4. I blew through Skyward, by Brandon Sanderson over the long weekend. It's real good, y'all. It's a sci-fi novel (I'd classify it as  accessible sci-fi) with a fast-paced, interesting, and well-developed story; a teenage heroine with anger issues; some interesting supporting characters; and a broken-down spaceship with a snarky and sarcastic AI. In addition to the well-crafted story, I think this book's biggest strength was the journey that the main character went on through the book. I love good character development.

So here are my questions today:
Would you be more likely to pay someone to cook for you, or get paid to cook for someone else?
Are you a garage sale person, online selling person, a donate everything person, or a keep everything person?
Do you still have any cassette tapes or a cassette tape player?


Wednesday, November 21, 2018

A Wednesday list...

1. Happy Thanksgiving Eve! Some people will spend the weekend with family, some with friends, some by themselves, some relaxing, some working, some feeling grateful and happy, some feeling sad or heartsick. Whatever the day and the weekend hold for you, I hope you find a moment of grace and peace.

2. I usually run on Tuesdays after I drop the kids off at preschool, but they were off this week for Thanksgiving. Since I had a late night Monday and didn't want to get up early enough to run before Jeremy went to work, I was facing a treadmill run -- I'm grateful to have a treadmill, but it's not my favorite way to run. Instead, because it was such a beautiful morning, I got creative: the kids rode their bikes up and down the street in front of our house, chasing me while I ran. When they wanted to take a break I did squats, lunges, push-ups, and planks. So it was a good workout, plus I was playing with the kids!

3. Speaking of late nights...Jeremy and I went to a Brandon Sanderson book signing Monday night. I always enjoy a book signing. It's fun to meet authors and to hear them talk about their books or the craft of writing. And when there's a crowd -- like at this event -- it's a fantastic place for people watching. One thing I thought was particularly fun at this signing was the number of upper elementary/middle school-aged kids in the crowd. Sanderson has a pretty popular middle grade series (starting with Alcatrez Versus the Evil Librarians) in addition to his adult and YA books, so it was fun to see parents and kids together.

4.I devoured Crooked Kingdom by Leigh Bardugo last week, and it was a mostly satisfying end to the story that began in Six of Crows. I really enjoyed returning to an expanded and even more fleshed-out world of the Grisha; and I appreciated that despite being in the same world Bardugo told a completely different kind of story from the Grisha trilogy. The characters in the Six of Crows and Crooked Kingdom are criminals -- street thugs and gang members -- but with vastly different backgrounds. Are they good people doing their best in bad circumstances? People who just made some poor choices in their life and can't find a way out? Or are they truly just bad guys? The story itself is a series of heists and cons and plays for revenge -- think Oceans 11 but with magic and a lot more violence.

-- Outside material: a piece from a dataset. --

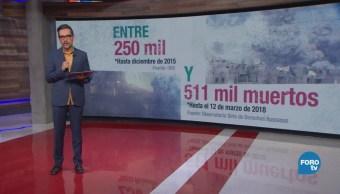 Cifras de la guerra en Siria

5. Up next -- The Road Back to You, by Ian Cron and Suzanne Stabile; Skyward, by Brandon Sanderson; and YOU GUYS I JUST REALIZED TODAY THAT THE SEQUEL TO STRANGE THE DREAMER IS OUT! The hardback was on sale today so I snagged that as fast as I could. I feel like I am really out of touch with new books coming out, but I guess that's okay since there's only so much time in the day to read them anyway. I'm also realizing as I write this, that I really need to get back into listening to audiobooks. I've got a couple of knitting projects I want to work on, and I could get a lot more reading done if I did it while knitting.

Enjoy the rest of the week, friends!

Friday, November 16, 2018

More than just a beverage

Cappucino.

Espresso, a little bit of steamed milk, and that perfect thick layer of rich and creamy foam.

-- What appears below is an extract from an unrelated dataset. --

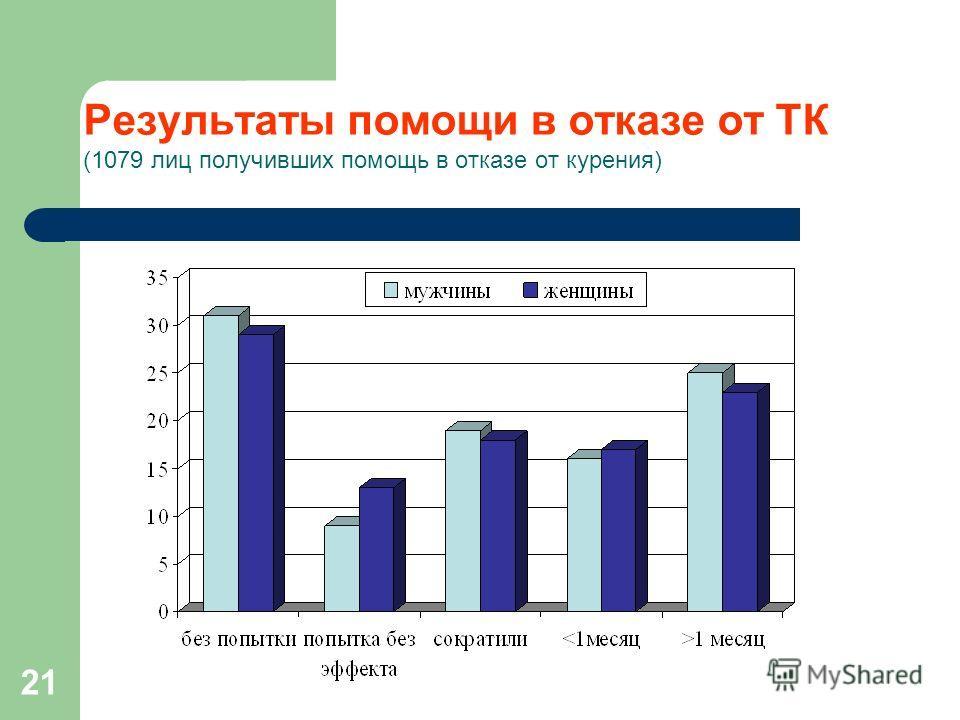21 Результаты помощи в отказе от ТК (1079 лиц получивших помощь в отказе от курения)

The first espresso-based drink I remember was in college at Midnight Oil, a coffee house in a literal house. It was the perfect oasis on the edge of campus, full of art and light and cozy old couches. A big front porch for the days you just couldn't stay inside. My first latte, full of sugar and flavor, with a hint of independence and deep thoughts.

My first cappucino, handed to me by a barista in Italy, where I also got my first introduction to the delightful experience of stovetop espresso full of milk, paired with bread from the corner bakery and a think  layer of Nutella -- also, my first Nutella. This memory lane includes afternoon siestas in the foot of that beautiful geographical boot, marked by chilled afternoon espresso -- strong and black and sweet. The Southern Italian cousin of sweet tea.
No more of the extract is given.